• _Instructions for the task_: Give back the full set of entries that follows, exactly as written.
··· Data to examine ···
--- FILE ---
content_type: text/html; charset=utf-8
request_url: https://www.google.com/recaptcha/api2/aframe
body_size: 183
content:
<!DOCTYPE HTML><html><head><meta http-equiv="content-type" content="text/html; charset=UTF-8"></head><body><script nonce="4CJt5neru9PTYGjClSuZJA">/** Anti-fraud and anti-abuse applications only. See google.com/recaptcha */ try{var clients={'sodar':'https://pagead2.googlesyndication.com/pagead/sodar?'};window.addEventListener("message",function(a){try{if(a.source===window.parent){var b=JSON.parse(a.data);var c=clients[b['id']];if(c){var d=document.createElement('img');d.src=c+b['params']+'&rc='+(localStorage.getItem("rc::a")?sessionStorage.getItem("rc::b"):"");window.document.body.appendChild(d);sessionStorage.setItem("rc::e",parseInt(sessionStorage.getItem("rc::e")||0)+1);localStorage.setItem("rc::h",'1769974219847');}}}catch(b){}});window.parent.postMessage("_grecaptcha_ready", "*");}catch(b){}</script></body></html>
···
• _Written reply_:
--- FILE ---
content_type: text/html; charset=utf-8
request_url: https://www.google.com/recaptcha/api2/aframe
body_size: 183
content:
<!DOCTYPE HTML><html><head><meta http-equiv="content-type" content="text/html; charset=UTF-8"></head><body><script nonce="4CJt5neru9PTYGjClSuZJA">/** Anti-fraud and anti-abuse applications only. See google.com/recaptcha */ try{var clients={'sodar':'https://pagead2.googlesyndication.com/pagead/sodar?'};window.addEventListener("message",function(a){try{if(a.source===window.parent){var b=JSON.parse(a.data);var c=clients[b['id']];if(c){var d=document.createElement('img');d.src=c+b['params']+'&rc='+(localStorage.getItem("rc::a")?sessionStorage.getItem("rc::b"):"");window.document.body.appendChild(d);sessionStorage.setItem("rc::e",parseInt(sessionStorage.getItem("rc::e")||0)+1);localStorage.setItem("rc::h",'1769974219847');}}}catch(b){}});window.parent.postMessage("_grecaptcha_ready", "*");}catch(b){}</script></body></html>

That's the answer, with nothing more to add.